Application is down
Incident Report for Totango
Postmortem

Event Description 

Users attempting to login, work with segments or view account profiles were latency, system timeouts and inability to log in.

Findings & Timeline

Reported: August 1st, 2022 17:52 GMT

At 17:52 GMT, Totango Engineering team reported a latency and Totango users began to experience issues with viewing segments, account profiles and occasional issues logging into the application

Identified: August 1st, 2022  18:48 GMT

At 18:48 GMT, Totango Engineering team implemented a short term fix to allow for normal operations to resume temporarily. However the root cause had not yet been completely resolved.

At 19:42 GMT The system issues returned and users were no longer able to access the application.

At 20:54 GMT The issue was isolated, allowing us to restore normal operations to the application.

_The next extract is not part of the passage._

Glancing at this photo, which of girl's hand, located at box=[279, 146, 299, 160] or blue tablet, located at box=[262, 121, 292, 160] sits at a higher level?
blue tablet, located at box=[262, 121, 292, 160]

Resolved: August 1st, 2022 21:24 GMT

The root cause was fully resolved.

Root Cause

A sudden and large volume of account data was introduced on the shared index in ElasticSearch. This data load caused all services on the shared index to timeout all search requests,  leading to the Data API thread pool to fill and eventually shutdown causing the system to become unresponsive.

Corrective Action

  • Re-shard the problematic index out of the shared index - Done
  • Increased monitoring and alert systems when a service is approaching a high volume of documents on the shared index - Ongoing
Posted Aug 02, 2022 - 20:28 UTC

Resolved
This incident has been resolved.
Posted Aug 02, 2022 - 18:42 UTC
Monitoring
A fix has been implemented and we are monitoring the results.
Posted Aug 01, 2022 - 21:24 UTC
Update
We have taken steps to mitigate the issues and the system should be returned to normal operation. We are continuing to review and make sure this does not change. Please accept our apologies for the incident.
Posted Aug 01, 2022 - 20:54 UTC
Investigating
We have identified performance issues again on the system and are back to investigating the issue on high priority.
Posted Aug 01, 2022 - 19:49 UTC
Monitoring
A fix has been implemented and we are monitoring the results.
Posted Aug 01, 2022 - 18:48 UTC
Identified
The issue has been identified and a fix is being implemented.
Posted Aug 01, 2022 - 18:20 UTC
Investigating
We are currently investigating problems logging into the Totango application and are working to
restore service.
Thank you for your patience while we’re looking into it.
Posted Aug 01, 2022 - 17:52 UTC
This incident affected: Totango Web Application.